- _WHAT TO PRODUCE_: Up to and including the line that holds "典拠された万葉集の梅の歌です", print the data exactly from its first line; do not print the pictures.

- _TASK DATA_:
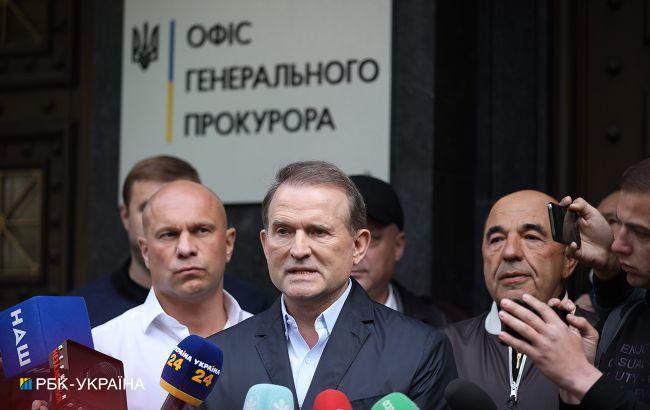Медведчука хотят взять на поруки 40 нардепов, прокуратура потребует залог в 300 млн.грн., – Кузьмин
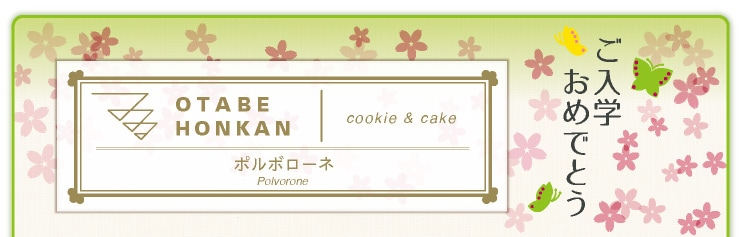 ご入学の御祝いにちょっと添えて ほろほろ食感の和風素材クッキー ポルボローネ
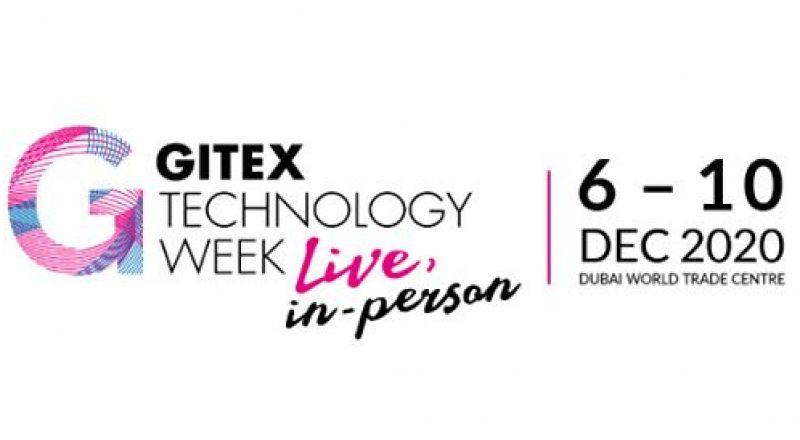 قريبًا في دبي: الحدث التكنولوجي الأكبر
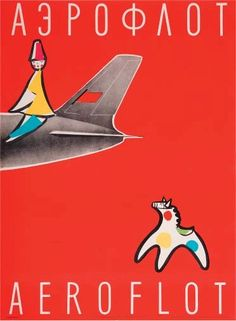 'Aeroflot' the national airline of the USSR, now Russia classic travel promotional poster from 1961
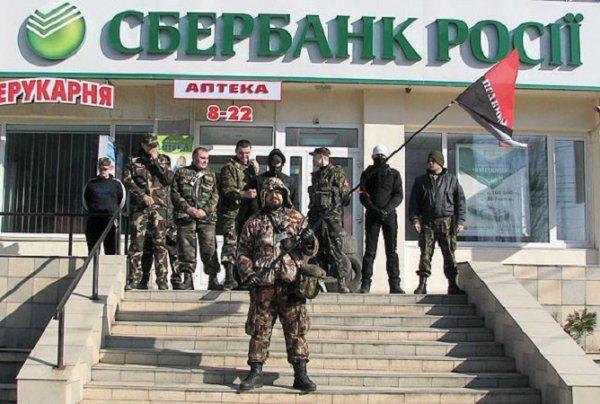 Россиянка в одиночку одолела толпу разъяренных украинских националистов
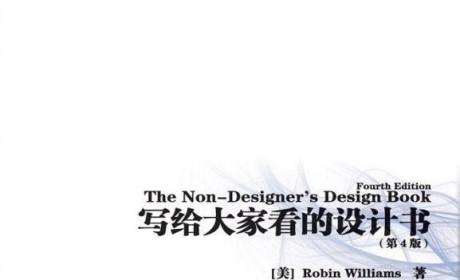 《写给大家看的设计书(第4版)》PDF电子书下载 MOBI EPUB AZW3下载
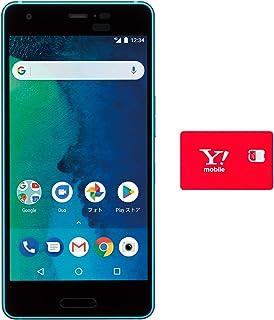 【回線契約後発送※】Y!mobile(ワイモバイル) 京セラ Android One X3 ライトブルー(5.2インチ / 32GB / RAM3GB / 2,800mAh / 防水防塵/ワンセグ対応)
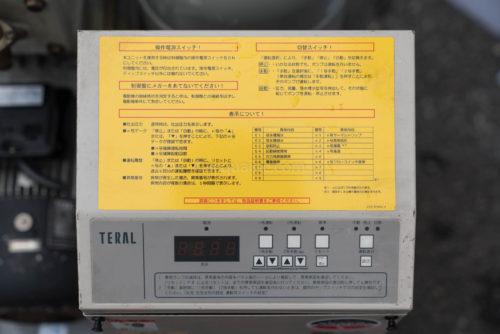 制御盤 BQSXF-2D-2.2 操作パネル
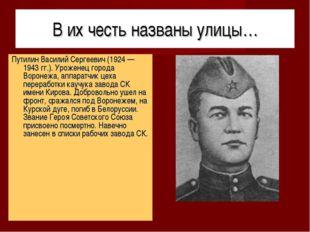 В их честь названы улицы… Путилин Василий Сергеевич (1924 — 1943 гг.). Урожен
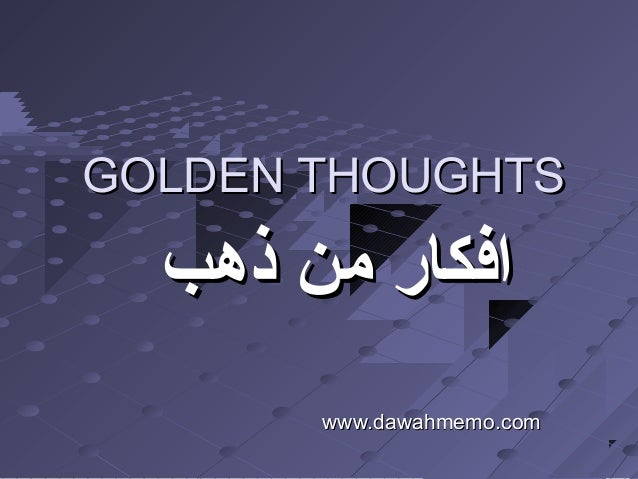 GOLDEN THOUGHTSGOLDEN THOUGHTSwww.dawahmemo.comwww.dawahmemo.com‫ذهب‬ ‫من‬ ‫افكار‬‫ذهب‬ ‫من‬ ‫افكار‬
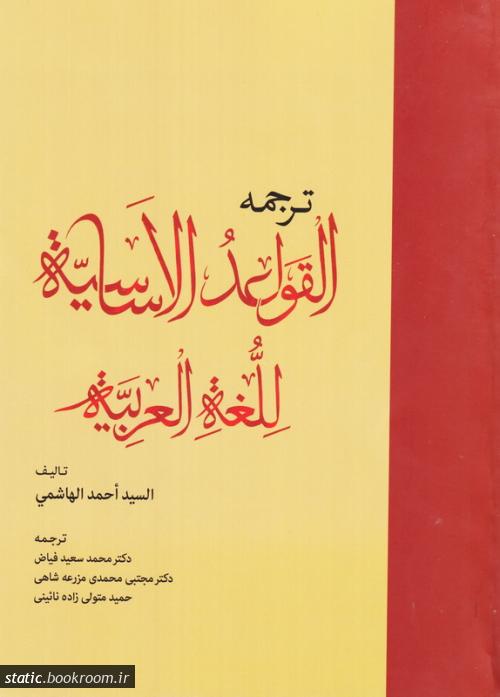 ترجمه و شرح فارسی القواعد الاساسیه للغه العربیه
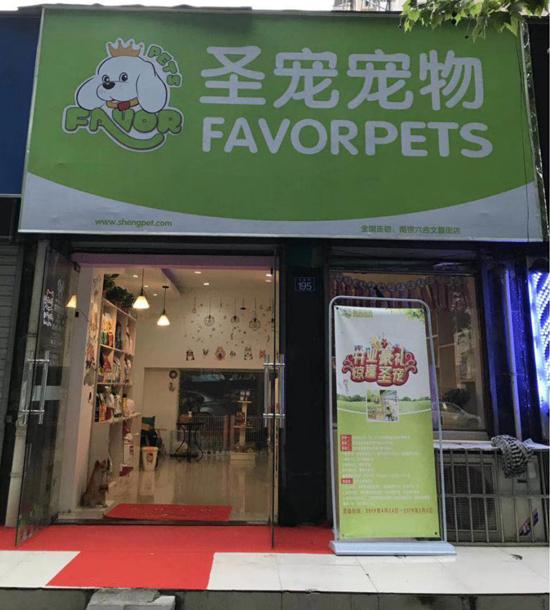 圣宠宠物店选择久久客会员管理系统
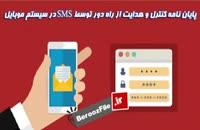 پایان نامه كنترل و هدايت از راه دور توسط SMS در موبایل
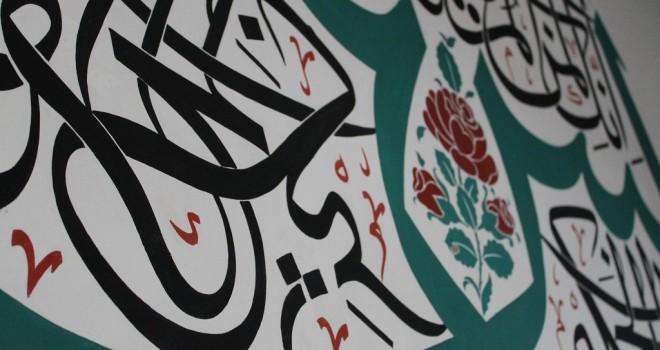 Arabic calligraphy Tokyo Camii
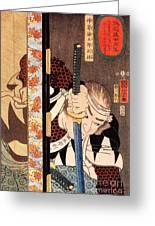 Kansaki - Noriyasu Greeting Card by Pg Reproductions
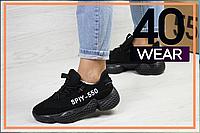 Женские кроссовки Adidas SPIY-550, чёрные, 37р. по стельке 23,4см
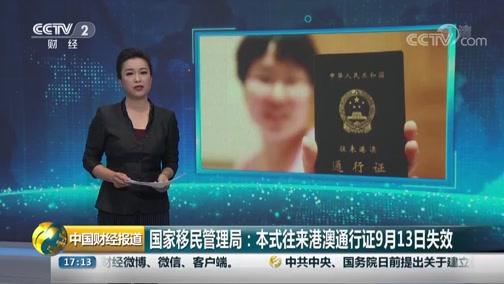 [中国财经报道]国家移民管理局:本式往来港澳通行证9月13日失效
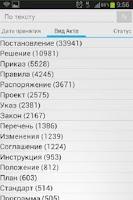 Screenshot of Зан Beta
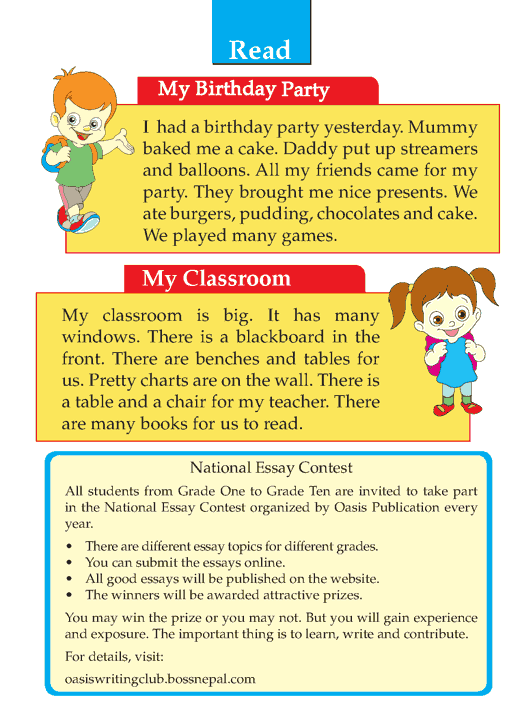 Essay Writing For Grade 1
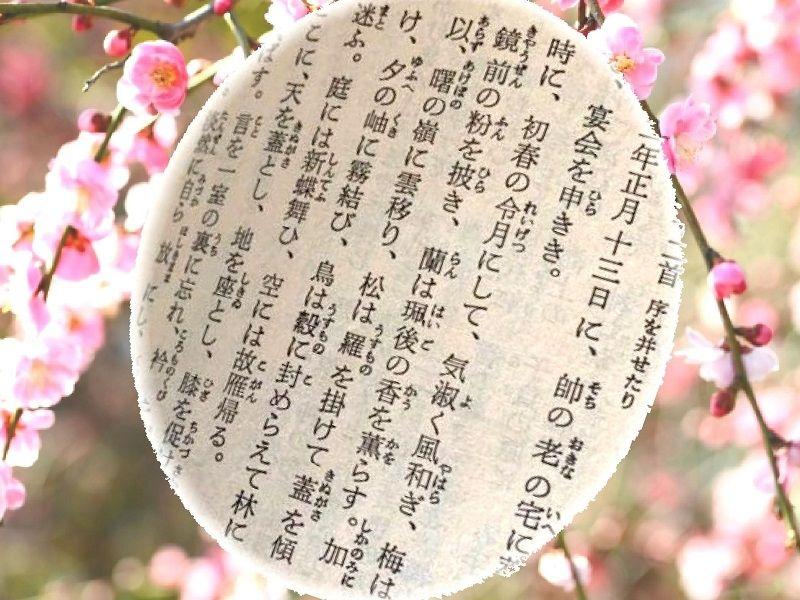 典拠された万葉集の梅の歌です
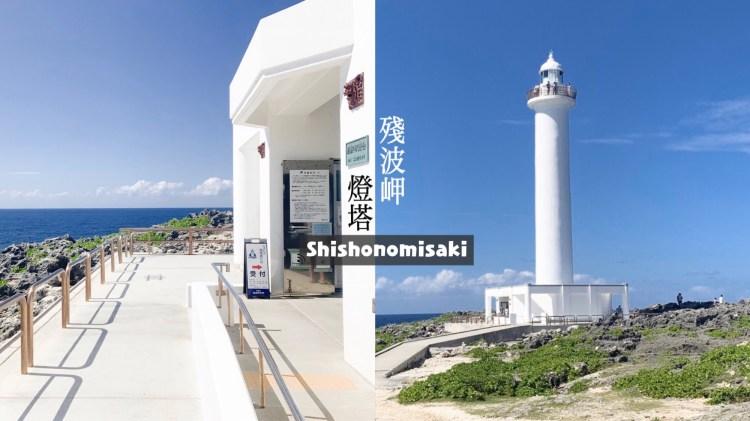 殘波岬燈塔-沖繩讀谷村景點|沖繩最後日落之所 情侶必遊戀愛之塔|登上高塔遠眺360度無敵海景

- _THE COMPLETED TASK_:
Медведчука хотят взять на поруки 40 нардепов, прокуратура потребует залог в 300 млн.грн., – Кузьмин
 ご入学の御祝いにちょっと添えて ほろほろ食感の和風素材クッキー ポルボローネ
 قريبًا في دبي: الحدث التكنولوجي الأكبر
 'Aeroflot' the national airline of the USSR, now Russia classic travel promotional poster from 1961
 Россиянка в одиночку одолела толпу разъяренных украинских националистов
 《写给大家看的设计书(第4版)》PDF电子书下载 MOBI EPUB AZW3下载
 【回線契約後発送※】Y!mobile(ワイモバイル) 京セラ Android One X3 ライトブルー(5.2インチ / 32GB / RAM3GB / 2,800mAh / 防水防塵/ワンセグ対応)
 制御盤 BQSXF-2D-2.2 操作パネル
 В их честь названы улицы… Путилин Василий Сергеевич (1924 — 1943 гг.). Урожен
 GOLDEN THOUGHTSGOLDEN THOUGHTSwww.dawahmemo.comwww.dawahmemo.com‫ذهب‬ ‫من‬ ‫افكار‬‫ذهب‬ ‫من‬ ‫افكار‬
 ترجمه و شرح فارسی القواعد الاساسیه للغه العربیه
 圣宠宠物店选择久久客会员管理系统
 پایان نامه كنترل و هدايت از راه دور توسط SMS در موبایل
 Arabic calligraphy Tokyo Camii
 Kansaki - Noriyasu Greeting Card by Pg Reproductions
 Женские кроссовки Adidas SPIY-550, чёрные, 37р. по стельке 23,4см
 [中国财经报道]国家移民管理局:本式往来港澳通行证9月13日失效
 Screenshot of Зан Beta
 Essay Writing For Grade 1
 典拠された万葉集の梅の歌です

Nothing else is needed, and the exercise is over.